ISO/IEC JTC 1/SC34 N185

ISO/IEC JTC 1/SC34

Information Technology --

Document Description and Processing Languages

Title: Preliminary working draft for Topic Map Conceptual Model
Source: JTC1/SC34/WG3, Daniel Rivers-Moore
Project: New Proposal
Project editor: N/A
Status: Preliminary working draft for discussion
Action:
Date: 8 December 2000
Summary:
Distribution: SC34 and Liaisons
Refer to:
Supercedes:
Reply to: Dr. James David Mason
(ISO/IEC JTC1/SC34 Chairman)
Y-12 National Security Complex
Information Technology Services
Bldg. 9113 M.S. 8208
Oak Ridge, TN 37831-8208 U.S.A.
Telephone: +1 423 574-6973
Facsimile: +1 423 574-1896
E-mailk: mailto:[email protected]
http://www.y12.doe.gov/sgml/sc34/sc34oldhome.htm

Ms. Sara Hafele, ISO/IEC JTC 1/SC 34 Secretariat
American National Standards Institute
11 West 42nd Street
New York, NY 10036
Tel: +1 212 642 4976
Fax: +1 212 840 2298
E-mail: [email protected]

XML Topic Maps

Introduction

World, Words and Web

The world contains many things - human beings, animals, plants, inanimate objects, thoughts, beliefs, words, languages, concepts, computer systems, individuals, groups, companies, towns, countries, relationships, messages, documents, books, information, actions, emotions, successful and unsucessful attempts at communication, to name but a few. Any of these things, from the most specific to the most general, from the most concrete to the most abstract, can be talked about or written about. Some, but not all, can be photographed or drawn. Some, but not all, exist within computer systems or can be addressed by those systems.

— Excerpted records —
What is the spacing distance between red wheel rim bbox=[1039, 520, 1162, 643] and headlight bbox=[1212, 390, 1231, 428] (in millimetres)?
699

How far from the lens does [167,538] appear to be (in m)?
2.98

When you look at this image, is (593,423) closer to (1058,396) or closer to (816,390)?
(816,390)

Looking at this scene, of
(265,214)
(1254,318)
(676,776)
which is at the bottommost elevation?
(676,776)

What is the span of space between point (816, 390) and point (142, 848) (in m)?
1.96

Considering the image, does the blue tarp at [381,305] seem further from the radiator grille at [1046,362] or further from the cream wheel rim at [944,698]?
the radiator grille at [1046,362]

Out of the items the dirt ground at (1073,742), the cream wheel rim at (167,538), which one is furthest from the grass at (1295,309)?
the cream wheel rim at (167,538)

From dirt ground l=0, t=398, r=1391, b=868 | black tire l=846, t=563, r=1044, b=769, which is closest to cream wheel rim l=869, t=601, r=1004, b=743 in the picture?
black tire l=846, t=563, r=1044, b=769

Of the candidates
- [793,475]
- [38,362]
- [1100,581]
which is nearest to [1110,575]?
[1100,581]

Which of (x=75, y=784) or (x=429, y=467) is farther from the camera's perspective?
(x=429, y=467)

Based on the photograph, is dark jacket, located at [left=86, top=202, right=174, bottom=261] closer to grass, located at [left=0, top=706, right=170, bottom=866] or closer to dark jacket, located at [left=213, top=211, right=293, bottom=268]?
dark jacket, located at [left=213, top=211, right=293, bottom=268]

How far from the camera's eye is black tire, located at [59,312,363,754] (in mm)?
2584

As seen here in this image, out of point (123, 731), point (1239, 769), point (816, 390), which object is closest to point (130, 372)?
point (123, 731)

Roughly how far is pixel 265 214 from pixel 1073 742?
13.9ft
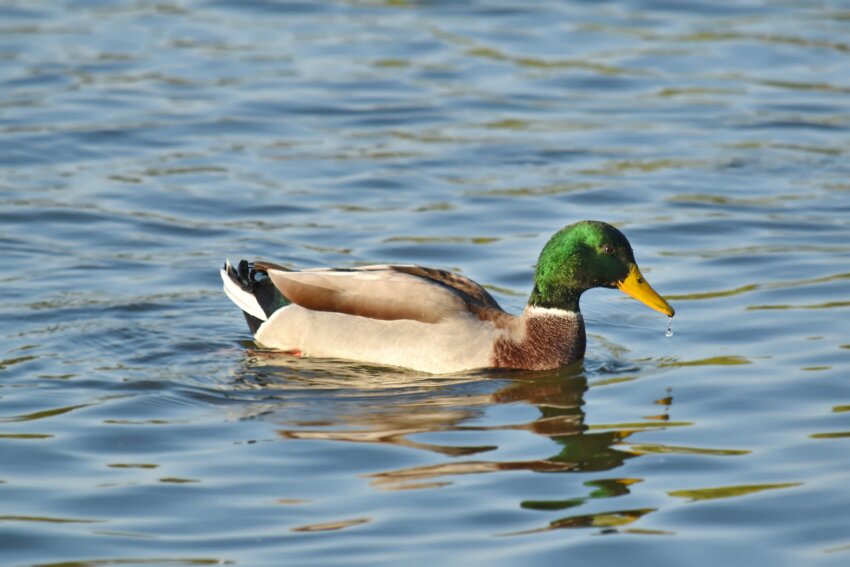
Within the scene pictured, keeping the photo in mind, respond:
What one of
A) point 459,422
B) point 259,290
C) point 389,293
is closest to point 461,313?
point 389,293

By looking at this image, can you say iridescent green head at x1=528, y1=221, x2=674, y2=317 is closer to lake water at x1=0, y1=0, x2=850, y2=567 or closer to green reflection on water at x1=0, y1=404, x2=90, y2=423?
lake water at x1=0, y1=0, x2=850, y2=567

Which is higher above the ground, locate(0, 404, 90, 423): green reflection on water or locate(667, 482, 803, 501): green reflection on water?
locate(0, 404, 90, 423): green reflection on water

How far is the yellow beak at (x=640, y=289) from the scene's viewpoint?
928 centimetres

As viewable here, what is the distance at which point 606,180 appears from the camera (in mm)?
13344

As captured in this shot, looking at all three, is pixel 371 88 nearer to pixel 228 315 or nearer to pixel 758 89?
pixel 758 89

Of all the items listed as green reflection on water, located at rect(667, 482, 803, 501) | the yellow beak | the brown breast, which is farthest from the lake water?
the yellow beak

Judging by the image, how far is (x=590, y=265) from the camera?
930 cm

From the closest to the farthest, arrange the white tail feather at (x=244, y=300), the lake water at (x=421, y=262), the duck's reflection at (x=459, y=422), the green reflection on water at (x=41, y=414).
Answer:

— Challenges —
• A. In the header of the Topic Map draft, which fields have nothing written after their colon? List every one.
• B. Carry on the Topic Map draft from its last sentence, keeping its introductory tone.
The data was taken from a separate source.

— In response —
• A. Action, Summary, Refer to, Supercedes

• B.
Words and language are the primary (but not the only) means by which we human beings communicate with one another about the things in the world. We also use gestures, pictures, sounds, works of art and more. But words have a peculiar power because, within a restricted community that shares a common language, they give us the best hope we have (though certainly not the guarantee) of communicating unambiguously.

Computer systems are among the tools we use to communicate about things in the world, to aid us in reasoning about the world, or to act directly on the world to bring about change. The World Wide Web is a computer system, consisting of many subsystems, operated and used by many human beings. We cannot use the Web to send an emotion, a thought, an action, a mountain, a town, a person, or a concept directly to another system or human being. But we can and do use it to send words, pictures, sounds, documents, database tables and other richly structured information objects that describe these things, and may even, in the case of emotions or thoughts, convey them, or in the case of actions, cause them to occur.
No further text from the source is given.